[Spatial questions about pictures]
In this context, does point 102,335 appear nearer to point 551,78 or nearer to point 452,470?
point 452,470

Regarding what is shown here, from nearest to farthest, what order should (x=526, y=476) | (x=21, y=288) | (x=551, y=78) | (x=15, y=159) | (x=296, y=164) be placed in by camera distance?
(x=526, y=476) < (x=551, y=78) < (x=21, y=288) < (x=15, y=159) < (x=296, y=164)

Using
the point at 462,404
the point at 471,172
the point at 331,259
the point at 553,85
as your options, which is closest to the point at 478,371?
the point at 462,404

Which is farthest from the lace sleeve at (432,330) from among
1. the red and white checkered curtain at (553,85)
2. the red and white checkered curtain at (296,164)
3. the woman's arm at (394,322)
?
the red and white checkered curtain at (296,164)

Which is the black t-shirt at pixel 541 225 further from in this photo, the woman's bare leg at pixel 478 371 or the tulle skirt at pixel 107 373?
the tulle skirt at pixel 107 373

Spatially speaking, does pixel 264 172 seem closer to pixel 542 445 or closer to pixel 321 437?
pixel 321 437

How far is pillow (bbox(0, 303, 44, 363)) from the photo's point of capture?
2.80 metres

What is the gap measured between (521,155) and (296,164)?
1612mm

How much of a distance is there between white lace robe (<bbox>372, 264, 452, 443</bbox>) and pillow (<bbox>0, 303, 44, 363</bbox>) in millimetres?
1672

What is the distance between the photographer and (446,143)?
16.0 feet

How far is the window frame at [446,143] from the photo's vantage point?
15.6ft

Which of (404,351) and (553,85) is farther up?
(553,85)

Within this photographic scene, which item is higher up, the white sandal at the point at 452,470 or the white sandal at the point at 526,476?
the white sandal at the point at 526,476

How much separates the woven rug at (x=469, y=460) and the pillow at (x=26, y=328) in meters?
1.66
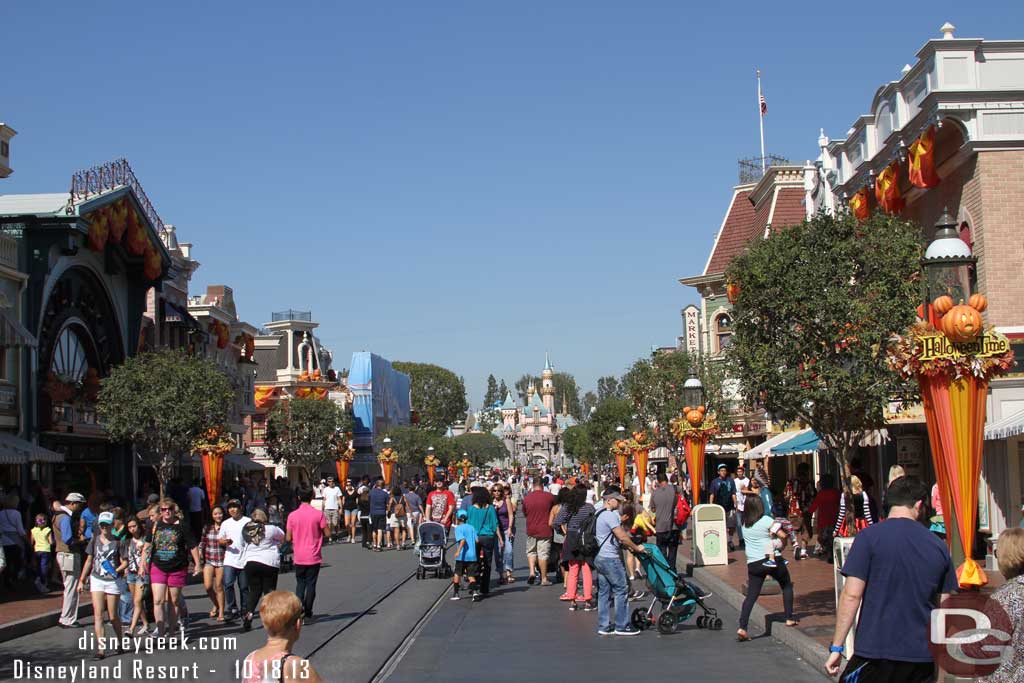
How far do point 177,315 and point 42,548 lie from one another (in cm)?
2442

** REQUIREMENT **
Format the material from the line containing "How far is the" through the end of the material as a Markdown table with the columns "Row" and "Line", skipping blank lines and leaving out the pictures.

** OUTPUT OF THE EXERCISE **
| Row | Line |
|---|---|
| 1 | How far is the window frame at [446,143] from the photo's vantage point? |
| 2 | 15.6ft |
| 3 | Which of (404,351) and (553,85) is farther up? |
| 4 | (553,85) |
| 5 | Within this photographic scene, which item is higher up, the white sandal at the point at 452,470 or the white sandal at the point at 526,476? |
| 6 | the white sandal at the point at 526,476 |
| 7 | How much separates the woven rug at (x=469, y=460) and the pillow at (x=26, y=328) in meters? |
| 8 | 1.66 |
| 9 | How far do point 177,315 and point 42,548 lie from one another (in cm)? |
| 10 | 2442 |